Wrong:
(%i1) residue(1/(x^8+1),x,exp(%i*%pi/8));
(%o1) 0
The correct result is:
(%i2) exp(-(7*%i*%pi)/8)/8;
(%o2) %e^(-(7*%i*%pi)/8)/8
(%i3) rectform(%);
(%o3) cos((7*%pi)/8)/8-(%i*sin((7*%pi)/8))/8
(%i4) float(%), numer;
(%o4) -0.047835429045636*%i-0.11548494156391
or
(%i5) -exp(%i*%pi/8)/8;
(%o5) -%e^((%i*%pi)/8)/8
(%i6) rectform(%);
(%o6) -(%i*sin(%pi/8))/8-cos(%pi/8)/8
(%i7) float(%), numer;
(%o7) -0.047835429045636*%i-0.11548494156391
build_info("5.27.0","2012-04-24 08:52:03","i686-pc-mingw32","GNU Common Lisp (GCL)","GCL 2.6.8")
Aleksas D
Raymond Toy
2012-07-23
This appears to be a bug in the function coeff, called from resm1 in src/residu.lisp. AFAICT, the taylor series returns the correct value, but coeff is unable to get the coefficient of 1/(x-p).

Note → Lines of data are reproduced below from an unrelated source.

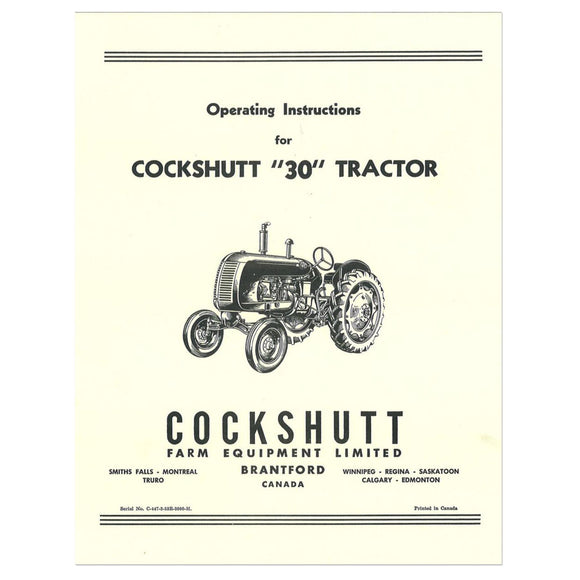 Operators Manual Reprint: Cockshutt 30, Co-Op E3 - Bubs Tractor Parts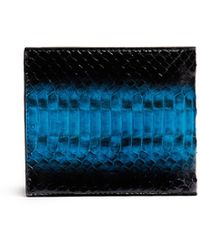 Paul Smith Snakeskin Effect Leather Billfold Wallet - Lyst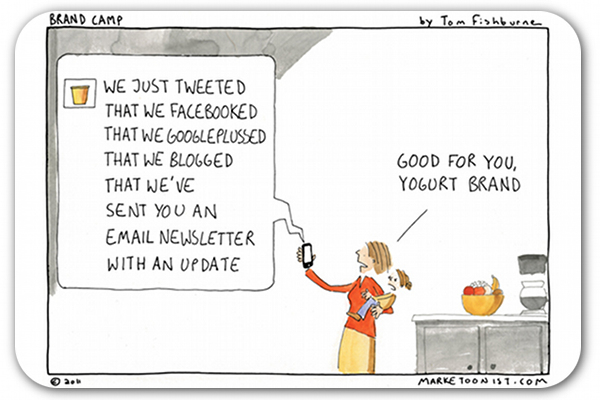 Social media overload cartoon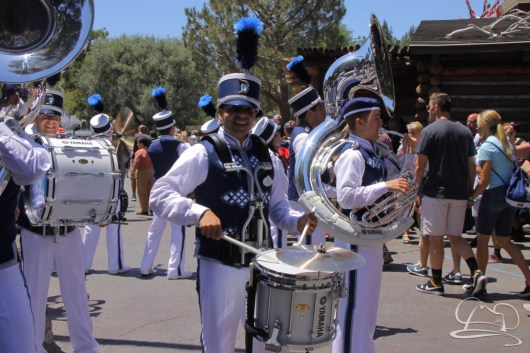Disneyland 60th Anniversary - July 17, 2015-125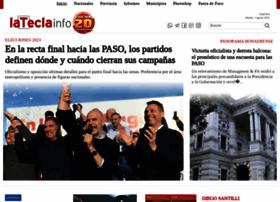 latecla.info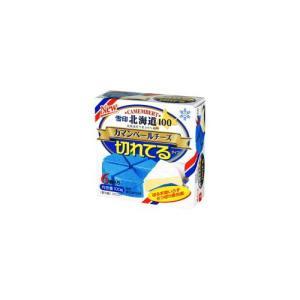 雪印 北海道100 カマンベールチーズ 切れてるタイプ 100g(6個入り)|hihshop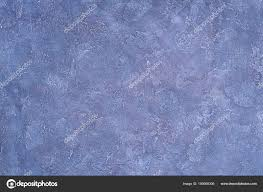blue wall texture rough textured purple wall background stock photo vadimvasenin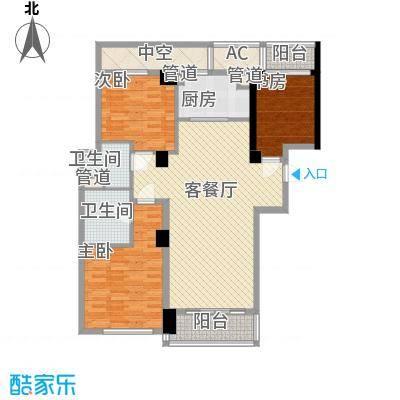 绿城锦绣兰庭146.86㎡花木绿城锦绣兰庭户型图7C户型3室2厅2卫1厨户型3室2厅2卫1厨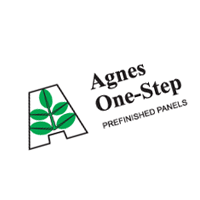Agnes One-Step preview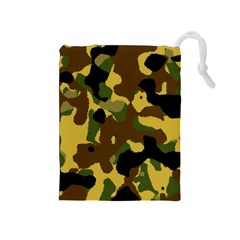 Camo Pattern  Drawstring Pouch (Medium)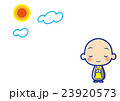 僧侶 お坊さん ベクターのイラスト 23920573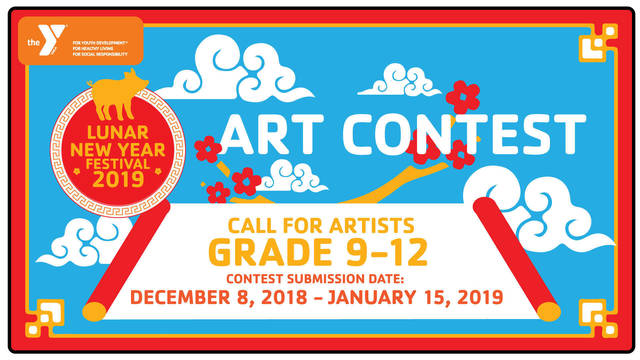 Top story c5b9422b770362c5d101 lnyf art contest bhdigitalslide
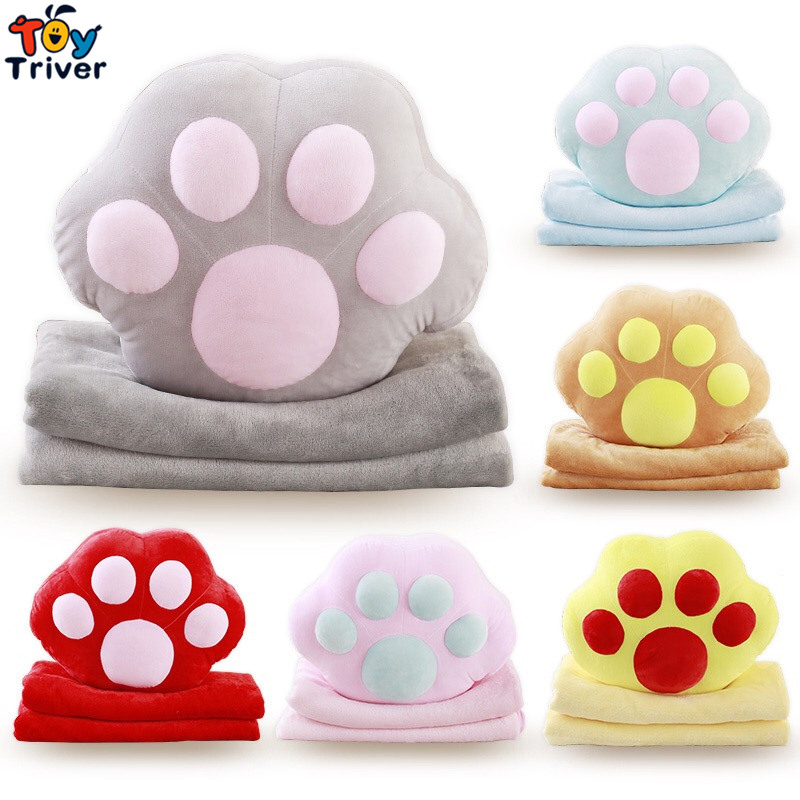 Plush Dog Cat Claw Portable Blanket Hand Warm Cushion Pillow Toy Doll Baby Kids Shower Car Office Nap Carpet Birthday Gift lovely hellokitty plush toy creative plush pillow donut cushion office nap cushion sofa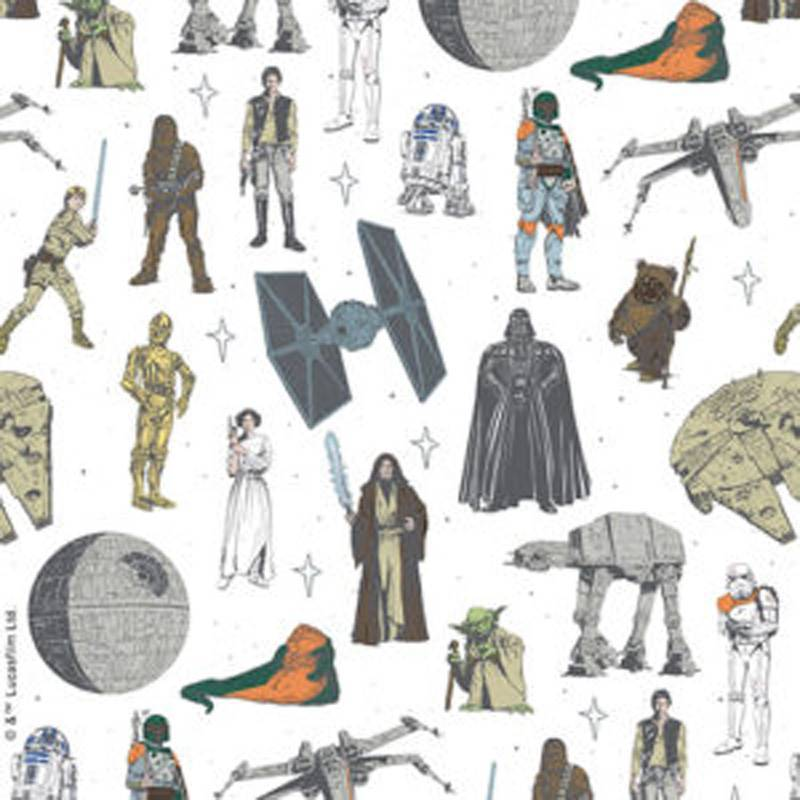 Disney Collection Star Wars ™ Characters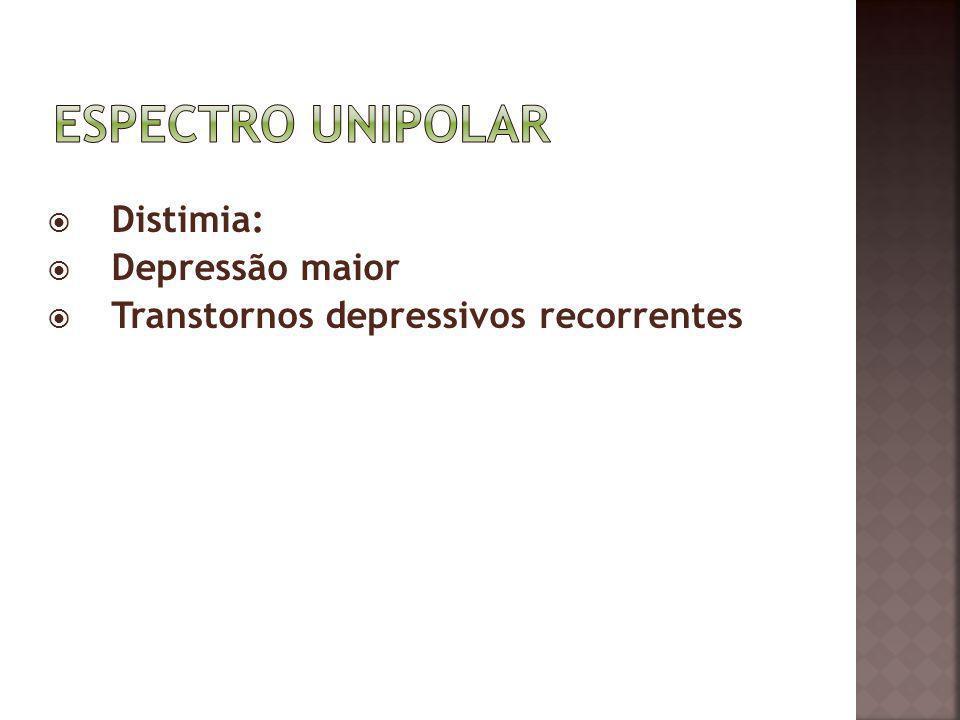 Distimia: Depressão maior Transtornos depressivos recorrentes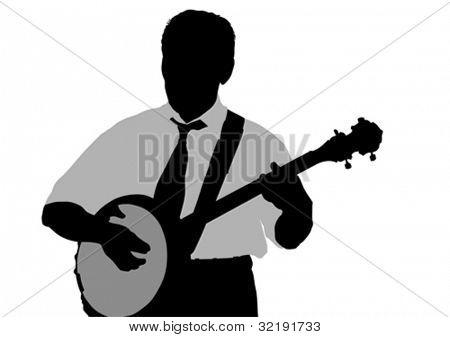 Vector drawing young man whit banjo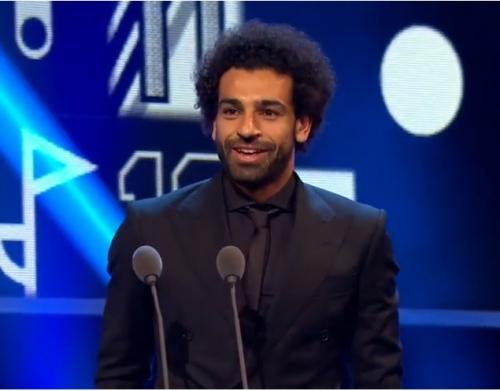 محمد صلاح يحصل علي جائزة بوشكاش لافضل هدف في العالم أمام إيفرتون.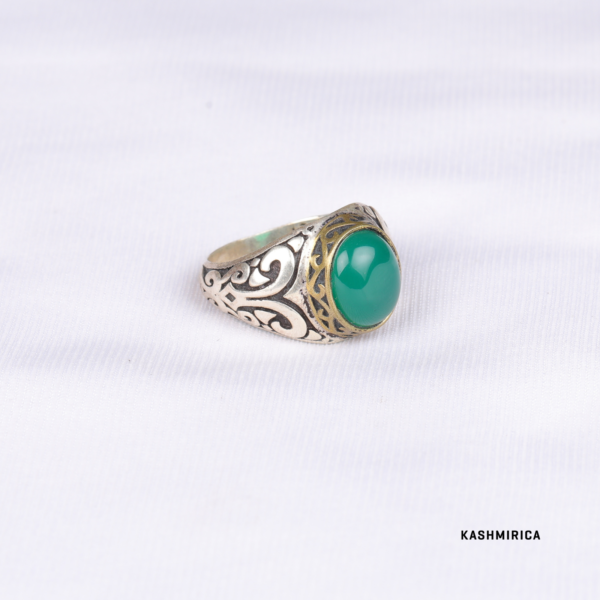 Naheed Ring 2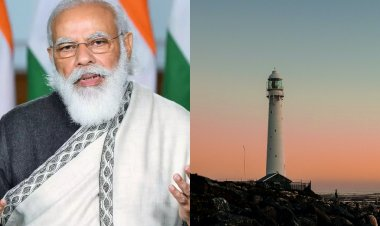 PM Narendra Modi To set up 71 Lighthouses to grow Lighthouse Tourism in India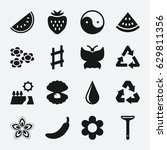 natural icon. set of 16 natural ... | Shutterstock .eps vector #629811356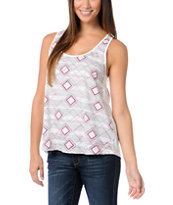 Element Girls Cassy Nat White Racerback Tank Top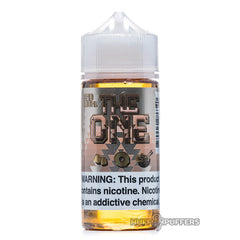 the one - beard vape co - marshmallow milk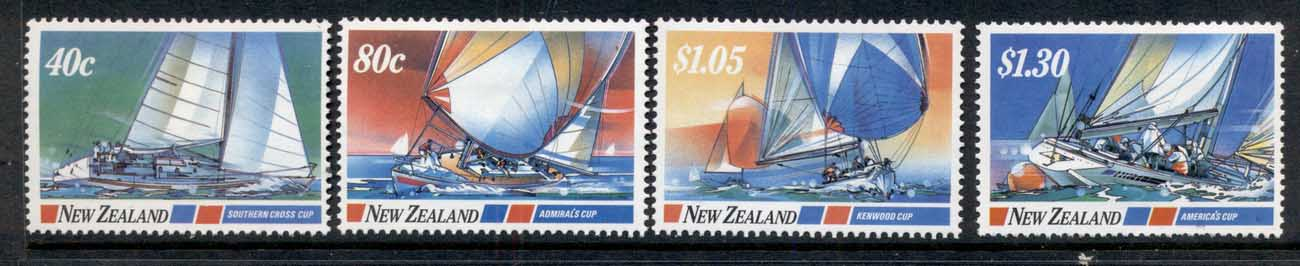 New Zealand 1987 Yacht Races MLH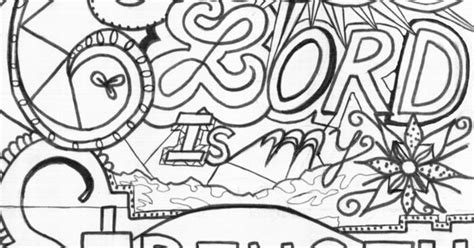 doodle god free limitations the lord is my strength bible coloring page bible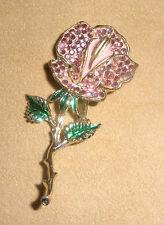 Beautiful Weiss Rose Pin in Pink Pave Set Rhinestones & Green Enamel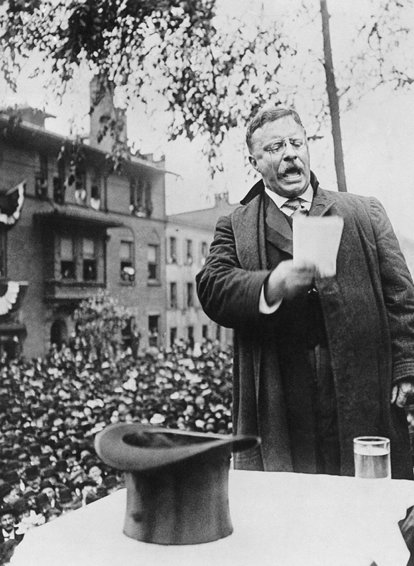 Theodore Roosevelt campaigning for President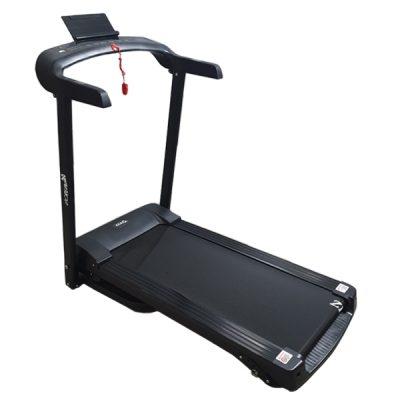 TM-488 Treadmill
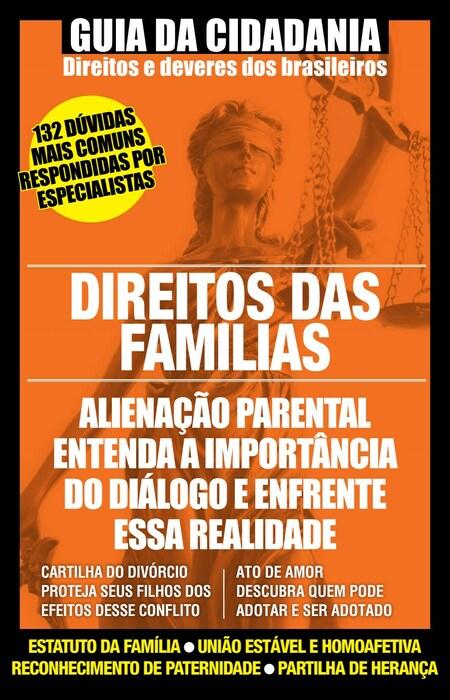 Guia da Cidadania - Direitos e deveres dos brasileiros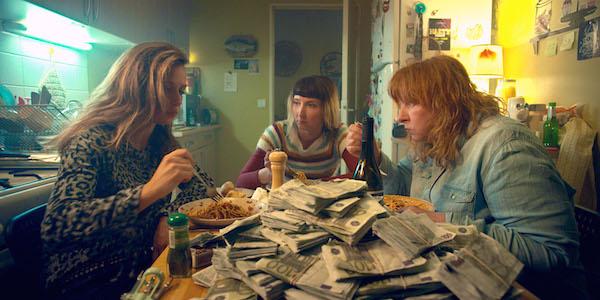 film rebelles film plus féminin que féministe
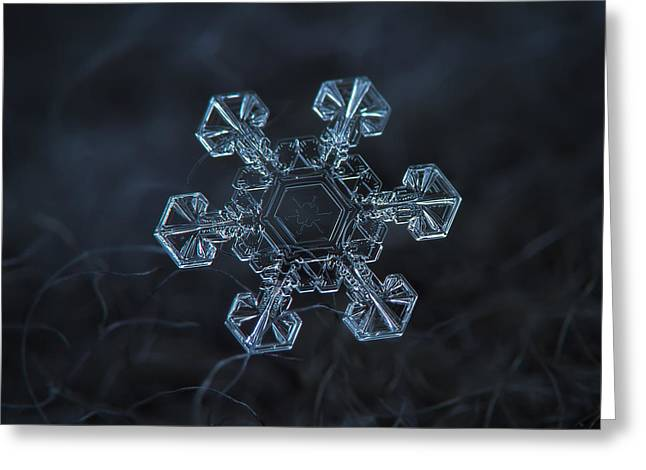 Greeting Card featuring the photograph Snowflake Photo - Ice Crown by Alexey Kljatov
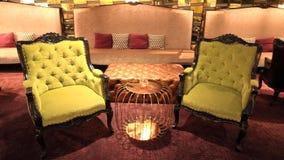 2 желтых стула сбора винограда Стоковое фото RF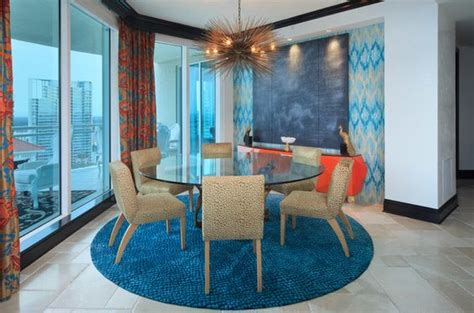 glass dining tables    stylish impression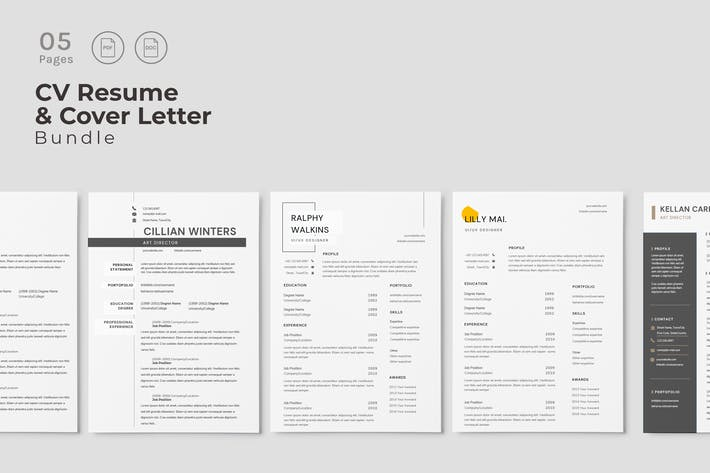 Cover Image For Minimalist CV Resume Design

A workaround is the remove the call ($ratsimp ($rectform pole)). This fixes both this bug and bug 3541292, without causing a regression in bug 1504505.
But coeff should really be fixed to return the correct value.
Raymond Toy
2012-07-24
I'm mistaken. The problem appears to be in taylor. taylor(1/(x^8+1),x,rectform(exp(%i*%pi/8)),1) appears to return an expression that does not have 1/(x-rectform(exp(%i*%pi/8)) in it.
But taylor(1/(x^8+1),x,exp(%i*%pi/8),1) does have 1/(x-exp(%i*%pi/8)).